Written exercise: List every row below that contains the string "bottom", copying each such row in full. Case counts.

***** Available records *****

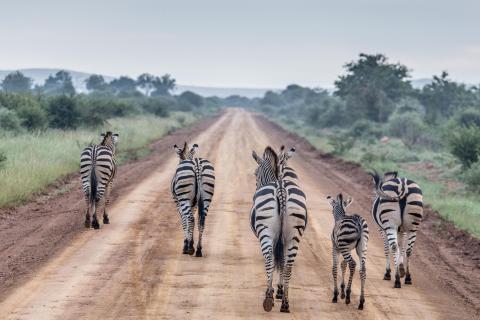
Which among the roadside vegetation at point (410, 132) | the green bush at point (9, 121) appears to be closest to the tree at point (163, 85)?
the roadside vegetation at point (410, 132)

*****
***** Available records *****

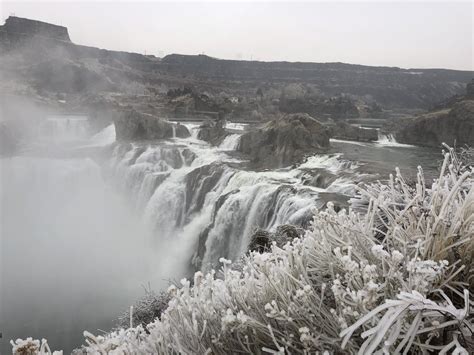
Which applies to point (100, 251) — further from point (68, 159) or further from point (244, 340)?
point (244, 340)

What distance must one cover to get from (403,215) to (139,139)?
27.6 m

*****
***** Available records *****

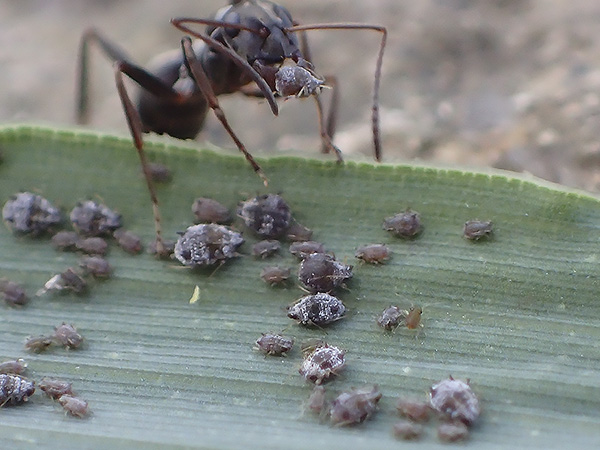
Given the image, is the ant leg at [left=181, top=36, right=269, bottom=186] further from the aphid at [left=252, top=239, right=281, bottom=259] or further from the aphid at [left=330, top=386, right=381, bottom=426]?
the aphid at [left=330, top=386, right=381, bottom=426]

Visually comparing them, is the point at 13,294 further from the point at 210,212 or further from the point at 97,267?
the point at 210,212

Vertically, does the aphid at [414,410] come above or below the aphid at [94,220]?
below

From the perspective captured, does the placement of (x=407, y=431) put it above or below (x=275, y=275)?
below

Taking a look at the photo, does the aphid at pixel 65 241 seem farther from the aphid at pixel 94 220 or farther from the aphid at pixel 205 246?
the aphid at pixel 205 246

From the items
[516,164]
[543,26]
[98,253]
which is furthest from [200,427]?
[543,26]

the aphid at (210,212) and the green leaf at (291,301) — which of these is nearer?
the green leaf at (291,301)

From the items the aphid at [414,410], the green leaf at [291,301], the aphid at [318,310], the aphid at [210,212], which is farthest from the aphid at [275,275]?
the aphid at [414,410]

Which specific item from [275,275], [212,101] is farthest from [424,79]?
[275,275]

*****

Output below:
Given the image, is the ant leg at [left=181, top=36, right=269, bottom=186] further from the aphid at [left=252, top=239, right=281, bottom=259] or further from the aphid at [left=330, top=386, right=381, bottom=426]?
the aphid at [left=330, top=386, right=381, bottom=426]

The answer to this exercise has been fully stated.